Spatial reasoning dataset excerpts
* start *

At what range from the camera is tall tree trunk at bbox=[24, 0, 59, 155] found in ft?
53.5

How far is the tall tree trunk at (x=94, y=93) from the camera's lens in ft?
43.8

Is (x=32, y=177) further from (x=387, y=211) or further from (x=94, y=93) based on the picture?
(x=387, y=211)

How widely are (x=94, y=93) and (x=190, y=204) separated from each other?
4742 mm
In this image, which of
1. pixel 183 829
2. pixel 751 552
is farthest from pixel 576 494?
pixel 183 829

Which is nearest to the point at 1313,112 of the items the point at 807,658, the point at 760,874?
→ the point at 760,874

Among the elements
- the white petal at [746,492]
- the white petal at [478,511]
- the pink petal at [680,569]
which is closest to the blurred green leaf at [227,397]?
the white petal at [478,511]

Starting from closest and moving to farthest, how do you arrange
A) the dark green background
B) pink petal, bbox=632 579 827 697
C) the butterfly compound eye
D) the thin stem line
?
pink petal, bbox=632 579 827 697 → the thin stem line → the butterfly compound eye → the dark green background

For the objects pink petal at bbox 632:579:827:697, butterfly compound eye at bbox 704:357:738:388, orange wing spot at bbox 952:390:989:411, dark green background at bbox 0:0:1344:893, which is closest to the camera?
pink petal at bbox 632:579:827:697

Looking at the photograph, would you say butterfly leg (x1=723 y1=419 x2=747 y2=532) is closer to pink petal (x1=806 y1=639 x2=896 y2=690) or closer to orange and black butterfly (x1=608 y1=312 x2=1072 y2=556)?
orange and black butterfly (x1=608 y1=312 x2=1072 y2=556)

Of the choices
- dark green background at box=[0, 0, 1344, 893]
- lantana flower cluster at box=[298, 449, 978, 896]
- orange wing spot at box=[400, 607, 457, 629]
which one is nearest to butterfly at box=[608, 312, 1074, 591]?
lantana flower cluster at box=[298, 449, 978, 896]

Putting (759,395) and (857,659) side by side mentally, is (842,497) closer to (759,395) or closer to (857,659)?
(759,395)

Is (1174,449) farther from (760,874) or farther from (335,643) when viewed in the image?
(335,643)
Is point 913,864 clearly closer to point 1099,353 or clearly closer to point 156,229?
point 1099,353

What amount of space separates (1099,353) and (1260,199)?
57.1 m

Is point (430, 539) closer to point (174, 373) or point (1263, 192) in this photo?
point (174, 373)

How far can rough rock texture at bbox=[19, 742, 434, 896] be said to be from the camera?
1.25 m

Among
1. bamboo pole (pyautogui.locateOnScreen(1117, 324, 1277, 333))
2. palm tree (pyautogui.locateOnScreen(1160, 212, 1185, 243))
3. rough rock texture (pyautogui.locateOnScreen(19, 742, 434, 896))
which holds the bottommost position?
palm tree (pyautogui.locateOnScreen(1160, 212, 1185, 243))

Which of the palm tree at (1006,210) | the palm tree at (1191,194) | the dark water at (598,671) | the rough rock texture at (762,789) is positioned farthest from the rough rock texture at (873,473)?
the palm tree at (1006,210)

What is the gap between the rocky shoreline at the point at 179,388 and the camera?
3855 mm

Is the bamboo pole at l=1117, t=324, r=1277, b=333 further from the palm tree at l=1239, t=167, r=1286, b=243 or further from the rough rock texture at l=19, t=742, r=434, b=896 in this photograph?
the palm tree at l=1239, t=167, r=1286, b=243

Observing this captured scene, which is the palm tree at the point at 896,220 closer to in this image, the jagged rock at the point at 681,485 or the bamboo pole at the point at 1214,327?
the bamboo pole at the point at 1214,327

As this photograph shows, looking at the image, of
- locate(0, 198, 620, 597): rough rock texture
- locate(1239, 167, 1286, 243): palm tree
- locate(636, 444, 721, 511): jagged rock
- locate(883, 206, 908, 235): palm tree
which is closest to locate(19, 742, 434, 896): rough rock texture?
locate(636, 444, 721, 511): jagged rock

* end *

WHAT IS NEEDED
Write out every one of the records above word for word.

TASK OUTPUT
At what range from the camera is tall tree trunk at bbox=[24, 0, 59, 155] found in ft?
53.5

How far is the tall tree trunk at (x=94, y=93) from the camera's lens in ft?
43.8

Is (x=32, y=177) further from (x=387, y=211) or further from (x=94, y=93) based on the picture?
(x=387, y=211)

How widely are (x=94, y=93) and (x=190, y=204) separated from each other?
4742 mm
In this image, which of
1. pixel 183 829
2. pixel 751 552
is farthest from pixel 576 494?
pixel 183 829

Which is nearest to the point at 1313,112 of the items the point at 807,658, the point at 760,874?
→ the point at 760,874

Among the elements
- the white petal at [746,492]
- the white petal at [478,511]
- the pink petal at [680,569]
which is closest to the blurred green leaf at [227,397]?
the white petal at [478,511]

Starting from closest and moving to farthest, how do you arrange
A) the dark green background
B) pink petal, bbox=632 579 827 697
C) the butterfly compound eye
D) the thin stem line
?
pink petal, bbox=632 579 827 697 → the thin stem line → the butterfly compound eye → the dark green background

For the objects pink petal at bbox 632:579:827:697, butterfly compound eye at bbox 704:357:738:388, orange wing spot at bbox 952:390:989:411, dark green background at bbox 0:0:1344:893, which is closest to the camera?
pink petal at bbox 632:579:827:697

Looking at the photograph, would you say butterfly leg (x1=723 y1=419 x2=747 y2=532) is closer to pink petal (x1=806 y1=639 x2=896 y2=690) or closer to orange and black butterfly (x1=608 y1=312 x2=1072 y2=556)?
orange and black butterfly (x1=608 y1=312 x2=1072 y2=556)

Of the choices
- dark green background at box=[0, 0, 1344, 893]
- lantana flower cluster at box=[298, 449, 978, 896]
- orange wing spot at box=[400, 607, 457, 629]
which one is nearest to butterfly at box=[608, 312, 1074, 591]?
lantana flower cluster at box=[298, 449, 978, 896]

Putting (759,395) and (857,659) side by side mentally, is (842,497) closer to (759,395) or closer to (857,659)?
(759,395)

Is (1174,449) farther from (760,874) or farther from (335,643) when viewed in the image?
(335,643)
Is point 913,864 clearly closer to point 1099,353 or clearly closer to point 156,229?
point 1099,353

What amount of space separates (1099,353) and (1260,199)?
57.1 m

Is point (430, 539) closer to point (174, 373) or point (1263, 192) in this photo?
point (174, 373)

How far can rough rock texture at bbox=[19, 742, 434, 896] be said to be from the camera?
1.25 m

Among
1. bamboo pole (pyautogui.locateOnScreen(1117, 324, 1277, 333))
2. palm tree (pyautogui.locateOnScreen(1160, 212, 1185, 243))
3. rough rock texture (pyautogui.locateOnScreen(19, 742, 434, 896))
which holds the bottommost position?
palm tree (pyautogui.locateOnScreen(1160, 212, 1185, 243))

Which of the palm tree at (1006,210) | the palm tree at (1191,194) | the dark water at (598,671) | the rough rock texture at (762,789) is positioned farthest from the rough rock texture at (873,473)?
the palm tree at (1006,210)

What is the gap between the rocky shoreline at the point at 179,388 and the camera?
3855 mm

Is the bamboo pole at l=1117, t=324, r=1277, b=333 further from the palm tree at l=1239, t=167, r=1286, b=243 or further from the rough rock texture at l=19, t=742, r=434, b=896 in this photograph?
the palm tree at l=1239, t=167, r=1286, b=243

Observing this captured scene, which is the palm tree at the point at 896,220 closer to in this image, the jagged rock at the point at 681,485 or the bamboo pole at the point at 1214,327?
the bamboo pole at the point at 1214,327

As this photograph shows, looking at the image, of
- locate(0, 198, 620, 597): rough rock texture
- locate(1239, 167, 1286, 243): palm tree
- locate(636, 444, 721, 511): jagged rock
- locate(883, 206, 908, 235): palm tree
which is closest to locate(19, 742, 434, 896): rough rock texture?
locate(636, 444, 721, 511): jagged rock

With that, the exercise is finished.